The other day, when in Missouri on vacation, I stopped by and snapped a few photos.
Like the rest of Laumeier Sculpture Park, the Adam Aronson Fine Arts Center is free and open daily. The building is located adjacent to the main parking lots, just west of Laumeier's Estate House (now Kranzberg Education Lab, renovated by Trivers). The building provides interior gallery space for an institution primarily geared to outdoor art; Laumeier executive director Marilu Knode is quoted in the STL Public Radio piece: "You know we’re an outdoor park, we don’t need a fancy building we need something that’s like a barn!" The design could be seen as a contemporary barn, with a curved profile and asymmetrical massing.
The primarily solid north elevation (below) that faces the parking lot is covered in wood panels and vertical wood fins set at slight angles to each other. These fins seem to mimic the irregularity of nature, like an extension of the grasses next to the building.
On the east facade (below), which faces the old Estate House, the glass storefront is covered by more wood fins. Here the orientation is strictly vertical, but the bottom edge curves, reiterating the profile of the roof. The overhang of the roof/wall, combined with the fins, cuts down on direct sunlight entering the gallery space in the morning.

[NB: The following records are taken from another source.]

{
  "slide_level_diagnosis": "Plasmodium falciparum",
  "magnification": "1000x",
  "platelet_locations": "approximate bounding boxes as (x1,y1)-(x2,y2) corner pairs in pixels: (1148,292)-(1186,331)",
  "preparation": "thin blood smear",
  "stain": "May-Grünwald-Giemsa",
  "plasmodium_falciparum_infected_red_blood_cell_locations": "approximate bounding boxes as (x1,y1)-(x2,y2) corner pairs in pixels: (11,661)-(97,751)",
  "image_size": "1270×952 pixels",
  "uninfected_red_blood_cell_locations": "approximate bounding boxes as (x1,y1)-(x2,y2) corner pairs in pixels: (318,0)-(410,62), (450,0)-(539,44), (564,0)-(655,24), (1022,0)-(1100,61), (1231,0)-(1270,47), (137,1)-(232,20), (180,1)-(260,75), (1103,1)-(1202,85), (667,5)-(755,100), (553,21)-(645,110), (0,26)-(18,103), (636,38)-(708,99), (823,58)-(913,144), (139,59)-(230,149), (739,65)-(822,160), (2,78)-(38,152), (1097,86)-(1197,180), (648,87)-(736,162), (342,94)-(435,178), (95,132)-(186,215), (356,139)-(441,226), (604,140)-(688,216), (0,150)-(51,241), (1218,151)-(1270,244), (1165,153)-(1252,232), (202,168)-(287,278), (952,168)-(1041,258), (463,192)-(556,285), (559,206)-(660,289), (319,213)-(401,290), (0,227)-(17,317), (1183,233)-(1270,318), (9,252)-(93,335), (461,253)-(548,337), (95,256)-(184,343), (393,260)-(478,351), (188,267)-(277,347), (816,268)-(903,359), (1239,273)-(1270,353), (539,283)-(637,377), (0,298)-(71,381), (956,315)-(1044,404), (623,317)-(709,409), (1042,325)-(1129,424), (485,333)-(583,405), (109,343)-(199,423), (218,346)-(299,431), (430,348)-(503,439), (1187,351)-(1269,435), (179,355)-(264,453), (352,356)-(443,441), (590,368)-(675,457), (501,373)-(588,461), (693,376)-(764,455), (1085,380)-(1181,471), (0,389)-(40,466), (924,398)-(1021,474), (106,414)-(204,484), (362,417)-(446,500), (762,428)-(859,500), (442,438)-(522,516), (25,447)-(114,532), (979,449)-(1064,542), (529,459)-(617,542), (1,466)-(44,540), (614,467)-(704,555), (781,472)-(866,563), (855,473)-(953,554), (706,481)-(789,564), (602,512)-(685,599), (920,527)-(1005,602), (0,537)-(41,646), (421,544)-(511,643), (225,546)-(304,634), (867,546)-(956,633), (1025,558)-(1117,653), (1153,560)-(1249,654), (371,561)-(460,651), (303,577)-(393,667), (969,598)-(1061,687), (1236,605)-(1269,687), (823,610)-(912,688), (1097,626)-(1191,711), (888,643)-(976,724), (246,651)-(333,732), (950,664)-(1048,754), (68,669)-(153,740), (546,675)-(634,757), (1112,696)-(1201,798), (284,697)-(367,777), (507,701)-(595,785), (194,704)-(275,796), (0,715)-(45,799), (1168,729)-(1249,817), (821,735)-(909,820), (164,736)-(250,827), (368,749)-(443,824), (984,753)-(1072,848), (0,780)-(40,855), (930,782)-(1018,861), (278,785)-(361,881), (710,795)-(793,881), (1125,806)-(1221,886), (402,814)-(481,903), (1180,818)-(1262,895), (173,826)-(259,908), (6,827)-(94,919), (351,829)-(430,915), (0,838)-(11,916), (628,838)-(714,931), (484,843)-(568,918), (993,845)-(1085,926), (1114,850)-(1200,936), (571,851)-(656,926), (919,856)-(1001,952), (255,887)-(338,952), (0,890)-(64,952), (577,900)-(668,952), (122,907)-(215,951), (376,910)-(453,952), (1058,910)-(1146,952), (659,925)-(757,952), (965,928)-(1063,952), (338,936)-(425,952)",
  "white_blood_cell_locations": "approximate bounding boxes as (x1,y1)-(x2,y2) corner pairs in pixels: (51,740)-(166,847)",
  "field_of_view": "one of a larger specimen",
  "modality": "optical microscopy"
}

The standing seam roof, first glimpsed on the north, wraps around to the south (below) to close off the gallery from any direct southern sunlight.
Inside, the curved gable creates a fairly pleasing open gallery space that looks onto the old Estate House (below). Per the architects, elsewhere in the building are a new visitor's resource center, multi-purpose disciple classroom, painting studio, clay studio, and media room, as well as support spaces (art staging, art archive and a catering kitchen).
Filled with Drawing from the Collection: 40 Years at Laumeier on my visit, the gallery felt a bit empty, underutilized. Perhaps this is so the space can double for events, but it seems that the curators need to figure out how to best use the space, whose height allows tall pieces and whose shorter walls are suited to paintings and drawings. Compared with the barn-like galleries of Herzog & de Meuron's Parrish Art Museum, this gallery lacks warmth, but I could see some larger, colorful artworks here providing some much-needed contrast to the white and gray.